Bugnet's performance monitoring captures real-world performance across the range of hardware players use, so you can see how the game runs on low-end configurations specifically and where the drops happen, even if you don't own that hardware. Performance that's fine on high-end machines but poor on low-end ones shows up clearly when you can slice the data by hardware, telling you exactly what to optimize for the players who are struggling.
How to Fix It
Two complementary approaches. First, add scalable graphics/performance settings, let players reduce resolution, effects quality, draw distance, shadows, and other costs so they can trade visual quality for frame rate on weaker hardware. Good scalability options are the single most effective way to serve low-end players, because they let each player tune the game to their machine. Second, optimize the baseline so the game runs acceptably at its lowest settings on a realistic minimum spec, reduce the cost that even the lowest settings can't avoid.

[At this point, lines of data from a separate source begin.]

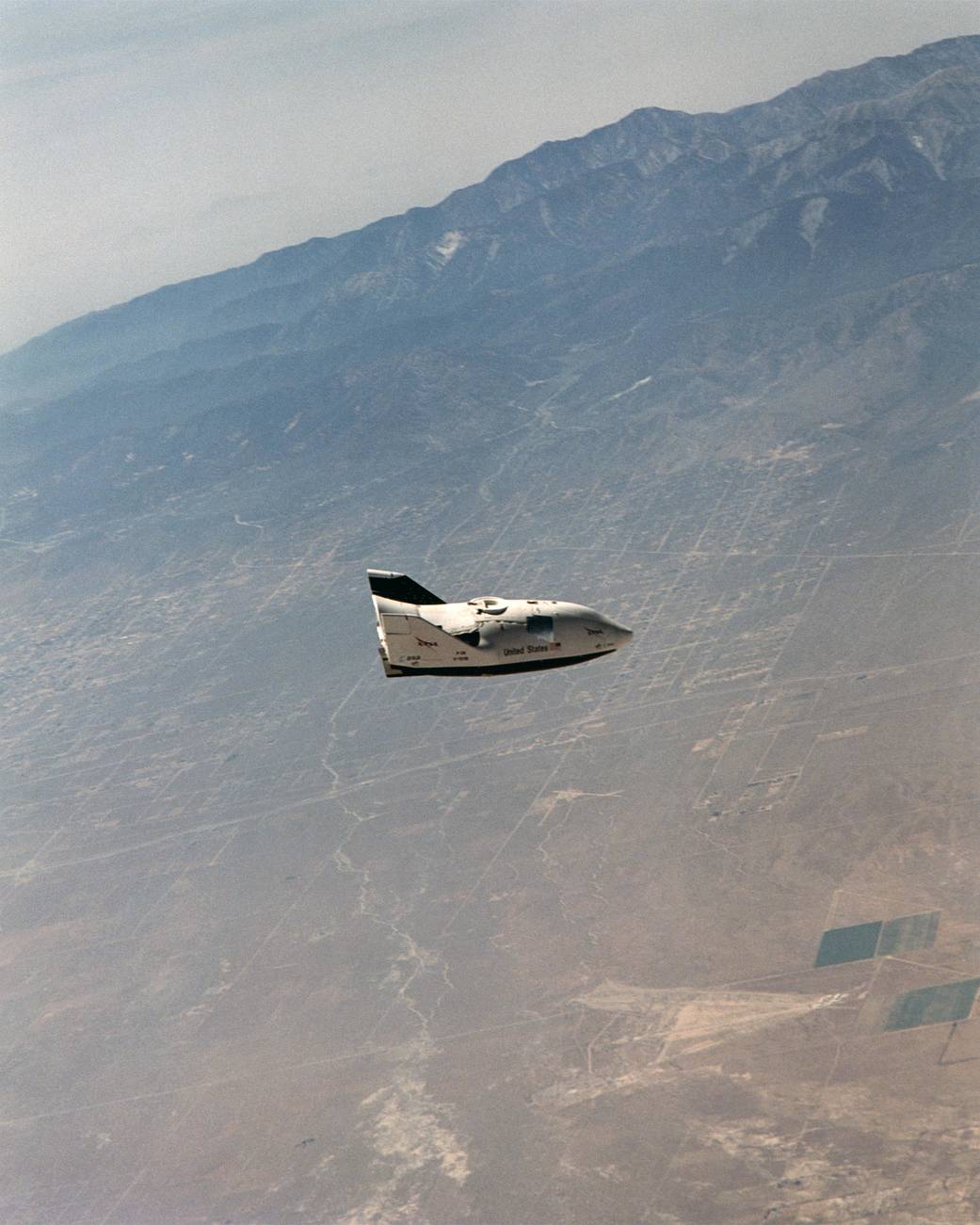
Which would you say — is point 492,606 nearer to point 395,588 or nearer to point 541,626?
point 541,626

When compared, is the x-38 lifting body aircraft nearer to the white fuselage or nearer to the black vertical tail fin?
the white fuselage

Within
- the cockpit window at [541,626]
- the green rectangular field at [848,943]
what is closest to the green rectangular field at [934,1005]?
the green rectangular field at [848,943]

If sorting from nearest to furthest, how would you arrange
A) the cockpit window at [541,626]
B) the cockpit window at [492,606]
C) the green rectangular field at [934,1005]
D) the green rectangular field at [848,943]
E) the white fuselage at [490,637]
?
the white fuselage at [490,637], the cockpit window at [541,626], the cockpit window at [492,606], the green rectangular field at [934,1005], the green rectangular field at [848,943]

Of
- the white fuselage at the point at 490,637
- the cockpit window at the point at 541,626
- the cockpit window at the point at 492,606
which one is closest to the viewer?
the white fuselage at the point at 490,637

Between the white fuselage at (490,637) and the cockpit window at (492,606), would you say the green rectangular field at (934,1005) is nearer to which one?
the white fuselage at (490,637)

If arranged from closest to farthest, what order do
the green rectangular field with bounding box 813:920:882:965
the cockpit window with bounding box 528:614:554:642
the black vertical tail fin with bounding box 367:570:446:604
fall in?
the cockpit window with bounding box 528:614:554:642 → the black vertical tail fin with bounding box 367:570:446:604 → the green rectangular field with bounding box 813:920:882:965

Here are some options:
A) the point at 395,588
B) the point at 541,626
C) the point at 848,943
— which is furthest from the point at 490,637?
the point at 848,943

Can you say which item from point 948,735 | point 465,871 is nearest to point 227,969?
point 465,871

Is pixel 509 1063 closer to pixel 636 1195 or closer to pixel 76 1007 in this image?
pixel 636 1195

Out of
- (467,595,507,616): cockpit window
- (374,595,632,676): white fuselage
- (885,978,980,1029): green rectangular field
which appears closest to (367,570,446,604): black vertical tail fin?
(374,595,632,676): white fuselage
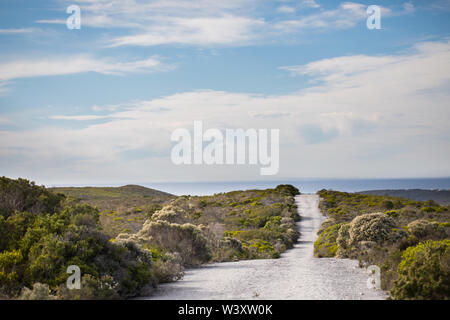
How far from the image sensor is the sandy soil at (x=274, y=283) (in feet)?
30.1

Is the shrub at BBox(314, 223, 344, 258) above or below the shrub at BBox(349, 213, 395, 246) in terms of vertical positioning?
below

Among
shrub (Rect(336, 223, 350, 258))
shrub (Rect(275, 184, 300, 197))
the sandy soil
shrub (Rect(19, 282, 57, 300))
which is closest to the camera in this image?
shrub (Rect(19, 282, 57, 300))

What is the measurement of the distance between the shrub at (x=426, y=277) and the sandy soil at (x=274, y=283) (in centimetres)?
71

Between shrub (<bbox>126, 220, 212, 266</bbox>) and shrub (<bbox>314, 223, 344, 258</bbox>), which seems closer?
shrub (<bbox>126, 220, 212, 266</bbox>)

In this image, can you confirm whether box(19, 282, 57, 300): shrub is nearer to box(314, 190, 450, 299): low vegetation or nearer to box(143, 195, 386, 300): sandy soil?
box(143, 195, 386, 300): sandy soil

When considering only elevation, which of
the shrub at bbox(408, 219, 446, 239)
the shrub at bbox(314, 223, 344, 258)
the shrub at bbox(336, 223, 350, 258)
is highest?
the shrub at bbox(408, 219, 446, 239)

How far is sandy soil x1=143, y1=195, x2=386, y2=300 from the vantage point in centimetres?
919

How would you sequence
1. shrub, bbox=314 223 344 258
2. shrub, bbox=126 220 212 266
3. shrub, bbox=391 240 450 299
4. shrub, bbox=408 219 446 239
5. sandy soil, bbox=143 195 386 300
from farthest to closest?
shrub, bbox=314 223 344 258
shrub, bbox=408 219 446 239
shrub, bbox=126 220 212 266
sandy soil, bbox=143 195 386 300
shrub, bbox=391 240 450 299

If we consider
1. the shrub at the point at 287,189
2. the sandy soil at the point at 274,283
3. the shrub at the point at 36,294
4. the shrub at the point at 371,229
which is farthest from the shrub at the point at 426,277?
the shrub at the point at 287,189

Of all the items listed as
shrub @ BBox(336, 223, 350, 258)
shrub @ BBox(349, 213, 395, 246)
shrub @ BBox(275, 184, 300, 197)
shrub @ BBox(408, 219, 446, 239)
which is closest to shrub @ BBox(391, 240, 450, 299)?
shrub @ BBox(349, 213, 395, 246)

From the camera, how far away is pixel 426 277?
8.47m

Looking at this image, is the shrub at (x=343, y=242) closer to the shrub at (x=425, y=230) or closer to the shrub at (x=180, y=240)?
the shrub at (x=425, y=230)

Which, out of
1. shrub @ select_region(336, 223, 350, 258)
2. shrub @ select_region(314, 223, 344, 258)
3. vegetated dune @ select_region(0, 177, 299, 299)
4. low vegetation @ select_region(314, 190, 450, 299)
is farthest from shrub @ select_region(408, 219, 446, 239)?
vegetated dune @ select_region(0, 177, 299, 299)
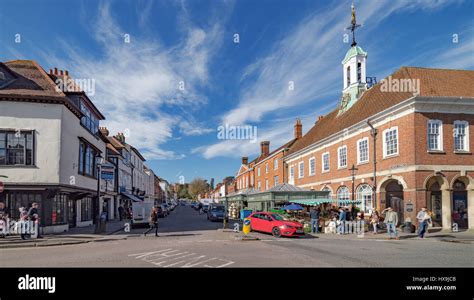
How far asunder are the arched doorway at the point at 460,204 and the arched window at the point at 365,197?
17.0 ft

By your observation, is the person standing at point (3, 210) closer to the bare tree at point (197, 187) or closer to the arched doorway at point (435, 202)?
the arched doorway at point (435, 202)

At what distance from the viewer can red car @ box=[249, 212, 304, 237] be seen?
1838cm

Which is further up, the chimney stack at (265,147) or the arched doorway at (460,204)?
the chimney stack at (265,147)

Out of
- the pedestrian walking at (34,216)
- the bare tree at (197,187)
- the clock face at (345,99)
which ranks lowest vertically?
the bare tree at (197,187)

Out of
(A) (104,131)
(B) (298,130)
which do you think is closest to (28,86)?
(A) (104,131)

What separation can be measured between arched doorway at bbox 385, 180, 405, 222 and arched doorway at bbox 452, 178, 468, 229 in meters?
3.17

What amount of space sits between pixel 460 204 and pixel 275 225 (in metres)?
13.2

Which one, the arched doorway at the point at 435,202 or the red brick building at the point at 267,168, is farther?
the red brick building at the point at 267,168

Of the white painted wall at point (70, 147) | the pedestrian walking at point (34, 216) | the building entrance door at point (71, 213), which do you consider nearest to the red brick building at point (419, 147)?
the white painted wall at point (70, 147)

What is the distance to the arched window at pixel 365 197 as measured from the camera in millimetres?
25297

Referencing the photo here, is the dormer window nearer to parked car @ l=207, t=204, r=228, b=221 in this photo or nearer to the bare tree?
parked car @ l=207, t=204, r=228, b=221

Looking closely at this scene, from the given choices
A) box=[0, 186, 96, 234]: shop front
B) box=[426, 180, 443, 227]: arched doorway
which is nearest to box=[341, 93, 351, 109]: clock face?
box=[426, 180, 443, 227]: arched doorway
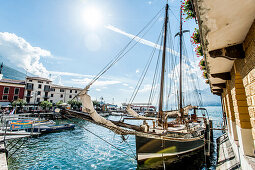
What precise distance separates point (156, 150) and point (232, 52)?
786 centimetres

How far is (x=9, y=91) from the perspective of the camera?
36.6 m

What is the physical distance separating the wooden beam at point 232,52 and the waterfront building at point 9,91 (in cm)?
5036

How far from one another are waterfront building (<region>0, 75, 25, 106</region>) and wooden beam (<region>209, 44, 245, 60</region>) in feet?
165

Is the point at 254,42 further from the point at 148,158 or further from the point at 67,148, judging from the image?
the point at 67,148

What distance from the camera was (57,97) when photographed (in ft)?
166

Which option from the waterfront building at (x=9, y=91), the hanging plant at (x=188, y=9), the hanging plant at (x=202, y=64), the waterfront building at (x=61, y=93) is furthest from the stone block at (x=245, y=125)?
the waterfront building at (x=61, y=93)

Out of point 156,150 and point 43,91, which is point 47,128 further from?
point 43,91

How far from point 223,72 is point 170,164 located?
7.45 m

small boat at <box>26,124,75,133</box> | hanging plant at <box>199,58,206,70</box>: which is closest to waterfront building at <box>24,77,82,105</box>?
small boat at <box>26,124,75,133</box>

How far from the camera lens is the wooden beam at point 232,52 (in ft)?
9.38

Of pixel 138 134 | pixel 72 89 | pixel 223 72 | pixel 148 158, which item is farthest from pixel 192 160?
pixel 72 89

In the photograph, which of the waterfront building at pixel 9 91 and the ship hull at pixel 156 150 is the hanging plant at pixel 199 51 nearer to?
the ship hull at pixel 156 150

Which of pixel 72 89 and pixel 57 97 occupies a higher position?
pixel 72 89

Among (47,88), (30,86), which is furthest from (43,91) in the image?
(30,86)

Set and test against a concrete minimum spec representing your low-end target, and ensure the game runs at an acceptable frame rate there at low settings. Be honest about that minimum spec on your store page so players with weaker hardware know what to expect. After optimizing and adding settings, verify via field performance data that low-end players now get acceptable performance. Designing deliberately for the lower end, rather than assuming your dev machine's experience scales down, is what makes a game run well across the hardware your audience actually has.
Low-end PCs run your game slow because it exceeds their budget, your dev machine hides this. Profile on weak hardware, add scalable settings, and optimize to a real minimum spec.